If processes don’t cross borders, we call it active time. This means the demands of a process need to be fulfilled before another process commences.
Then again, if we assign durations between the edges, we get a key advantage. We can now evaluate paths in our tree according to their “duration” and compare every possible tree and subtree within this metric.
Moreover, if we assign completion times to recipes, or processes, we are able to calculate the fulfilment time for the end-product in a bottom-up manner.
Let’s visualize this data in our example.
In our example, the time of the whole process is dictated by the availability of leaves. If they are available, they can be processed right away and if supplied externally, their availability might be delayed. But major delays are caused by processes that take a long time or their initial position in the production queue.

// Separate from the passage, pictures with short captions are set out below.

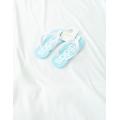 Adidas Slipper Baby Blue EUR 38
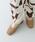 RODE SKO�i���f�X�R�j�́u�wMADE IN JAPAN�x �X�N�G�A���b�V���t���b�g�V���[�Y�i�o���G�V���[�Y�j�v�b�x�[�W��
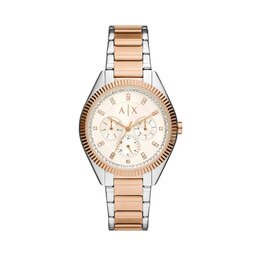 Armani Exchange Часовник Lady Giacomo AX5662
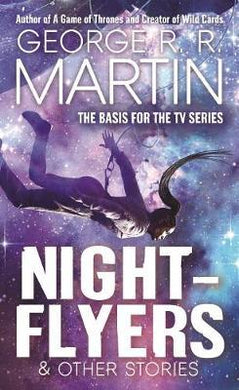 Nightflyers: & Other Stories /Ap - BookMarket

Both durations of processes and waiting times can dynamically change according to the following factors:
- Queue – processes are often part of a sequence, for example a queue of production tasks for a given machine. After reordering it, their expected execution time may change.
- Even if first in queue, processes can have delays – we can’t expect the estimated time of a process always matches reality. The key responsibility of the system when processes are in progress should be to monitor waiting times and make sure they are always positive to restrict the delay of process execution by other dependants.

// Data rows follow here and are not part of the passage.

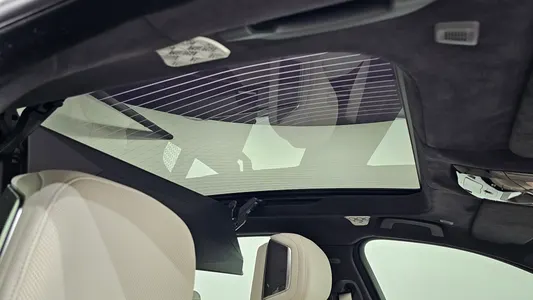 BMW i7 (G70) M70 xDrive M 2025 17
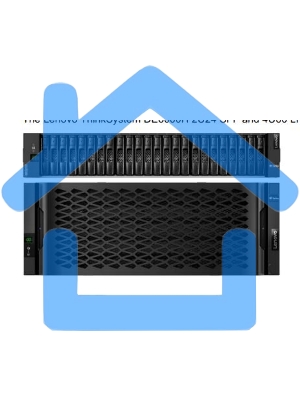 Система хранения данных HEAD DE6000H 7Y78S4A100 DE6000H LENOVO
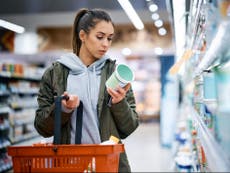 Everyday foods need cigarette-style warnings to prevent disease, campaigners say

- Delay in one process causes delays for others – If some delay or speed-up of the process occurs anyway, we should transmit that change across the whole graph.
Supply chain modelling: Space as a dimension
Since we now have a representation of time, we turn to the availability of an item at a requested time. Yet, we add one crucial assumption: The fulfilment satisfies the demand right after completion. This assumption is problematic since different processes happen in different locations. Let’s call them places. This means we need to account transportation as another kind of process for our calculation:
After adding transport processes between demands with different locations, we’d get the following representation:
This way, we have built a complete supply chain model that involves items and fulfils other demands. The processes are anchored in space and time, so we’re able to visualize a complete tree of fulfilment for an order in the company.
If you want to read more about advances of modeling and simulation in supply chain and industry, we recommend to read this article.
Other supply chain models
With such a complete supply chain model, we derive various other data models to see our company from multiple perspectives.
A multiple demand and fulfilment simulation
The supply chain model and simulation can be extended to a multiple order fulfilment. This means we address multiple demands with a single fulfilment, or execute a single request with multiple fulfilments.
Nodes as events
Nodes as events enable us to represent demands and fulfilment as a chart with historical stock levels along with a forecast with future stock level changes. Each demand represents a decrease, and a fulfilment represents an increase of a given stock level. This way, we get a great tool to detect high priority stock orders or even inappropriate buffers.
Flow between places
Let’s consider the fact that we hold data about all transports in our supply chain model. We are then able to create another graph, and every node symbolizes a place. This allows us to see the transfer rate between places in a given timeframe. It can help us to optimize transportation. For example, we could increase commodity buffers in our warehouses or organize internal logistics to reduce transfers or make the majority of them as short as possible.
We haven’t mentioned any specific industry along the whole process, since we tried to make this model as generic as possible. If we extend processes in the bounds of our definitions, this model can be used to represent a material flow in a lot of industries, from manufacturing to logistic companies. If introduced in various sectors interacting with each other, we can even cover graphs from multiple companies.